The LORD led Elijah to Mt. Horeb called the Mount of God, which is Mt. Sinai where Moses had been with God.
Elijah was in need of a learning experience, as many of us are at times. We are pretty given to believing that God only moves dramatically, and visibly, and always powerfully; but that is not always so. God will move in His own way and His own time; and it may not be through answering by fire.
The man of God, the prophet came to a cave, and he made his lodging there. That is when the word of the LORD came to him again,
“And he came thither unto a cave, and lodged there; and, behold, the word of the LORD came to him, and He said unto him, ‘What doest thou here, Elijah?’ And he said, ‘I have been very jealous for the LORD God of hosts: for the children of Israel have forsaken thy covenant, thrown down thine altars, and slain thy prophets with the sword; and I, even I only, am left; and they seek my life, to take it away.’ And He said, ‘Go forth, and stand upon the mount before the LORD.’ And, behold, the LORD passed by, and a great and strong wind rent the mountains, and brake in pieces the rocks before the LORD; but the LORD was not in the wind: and after the wind an earthquake; but the LORD was not in the earthquake: and after the earthquake a fire; but the LORD was not in the fire: and after the fire a still small voice.” 1 Kings 19:9-12 (KJV)
Maybe, after the victory Elijah was expecting God to remove Ahab and Jezebel from the kingdom, or some kind of powerful and miraculous thing; but it did not happen.

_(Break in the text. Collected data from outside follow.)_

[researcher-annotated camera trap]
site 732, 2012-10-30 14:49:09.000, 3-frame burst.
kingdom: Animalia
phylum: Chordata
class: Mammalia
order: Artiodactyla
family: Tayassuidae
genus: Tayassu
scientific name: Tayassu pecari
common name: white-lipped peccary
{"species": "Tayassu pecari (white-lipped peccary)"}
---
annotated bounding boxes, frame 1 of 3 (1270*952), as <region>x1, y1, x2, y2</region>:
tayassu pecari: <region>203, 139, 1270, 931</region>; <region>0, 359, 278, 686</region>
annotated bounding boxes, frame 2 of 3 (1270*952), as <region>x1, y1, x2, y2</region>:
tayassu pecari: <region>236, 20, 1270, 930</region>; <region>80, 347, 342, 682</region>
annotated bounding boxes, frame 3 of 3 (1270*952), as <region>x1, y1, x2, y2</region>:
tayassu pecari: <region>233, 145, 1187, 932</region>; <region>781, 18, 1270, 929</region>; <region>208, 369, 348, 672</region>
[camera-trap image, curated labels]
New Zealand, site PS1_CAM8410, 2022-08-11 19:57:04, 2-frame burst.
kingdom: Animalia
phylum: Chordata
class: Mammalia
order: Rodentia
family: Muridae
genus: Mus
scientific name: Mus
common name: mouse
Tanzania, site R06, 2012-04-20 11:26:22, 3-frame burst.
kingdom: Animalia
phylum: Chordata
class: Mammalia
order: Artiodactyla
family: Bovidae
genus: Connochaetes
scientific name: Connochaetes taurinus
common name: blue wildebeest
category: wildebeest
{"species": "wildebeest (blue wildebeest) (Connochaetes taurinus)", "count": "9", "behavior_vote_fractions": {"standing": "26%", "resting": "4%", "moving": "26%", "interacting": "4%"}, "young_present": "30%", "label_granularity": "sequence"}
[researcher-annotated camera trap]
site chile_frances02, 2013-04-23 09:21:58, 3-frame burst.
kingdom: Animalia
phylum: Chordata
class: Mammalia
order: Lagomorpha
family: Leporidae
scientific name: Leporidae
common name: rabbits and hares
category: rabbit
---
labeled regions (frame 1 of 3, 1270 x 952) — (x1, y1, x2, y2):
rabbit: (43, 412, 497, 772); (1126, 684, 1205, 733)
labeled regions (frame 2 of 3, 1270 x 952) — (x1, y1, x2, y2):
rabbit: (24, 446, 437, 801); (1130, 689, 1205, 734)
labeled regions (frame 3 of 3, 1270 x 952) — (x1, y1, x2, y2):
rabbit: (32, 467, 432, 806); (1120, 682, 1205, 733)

We do not know what was in the mind of the man of God, but he ran for his life. God asks Elijah, “What are you doing here?”. It is kind of like He asked Adam in the garden, “Where are you?” Have you ever had someone ask you a question they knew the answer to; only to get you to think things through.
The LORD and His prophet are in session together, and Elijah tells the LORD that he is the only one of the prophets of the LORD left. He has felt that way since before the victory on Carmel (1 Kings 18:22). He had much to learn yet.
The LORD sends the prophet out of the cave, to stand and witness events the LORD would cause to pass before him. A strong wind which tore the mountain, and broke the rocks of the mountain; then, an earthquake; then a fire. In all three of these catastrophic means we are told, “the LORD was not in” them. There came that “still small voice”, and Elijah covered his face;
“And it was so, when Elijah heard it, that he wrapped his face in his mantle, and went out, and stood in the entering in of the cave. And, behold, there came a voice unto him, and said, ‘What doest thou here, Elijah?'” 19:13
The wind, the earthquake and the fire did not spark much action from Elijah; but when he heard the still small voice he covered his face. Surely he must have realized his fear, and realized the voice was that of God at work in his life.
He was still feeling as though he were the only prophet of God left in the land. God tells Elijah to go and call Elisha the son of Shaphat (19:16) to be prophet in his place. He also tells him that there are “seven thousand in Israel, all the knees which have not bowed unto Baal…” (v. 18)
It would seem that God is about to do something spectacular in the life of Elijah. Even in our doubts and fears God is with us. He still speaks to us. Just because there is nothing dramatic with falling fire happening in our lives does not mean that we are forsaken; it is really the time for us to hear that “still small voice” and believe.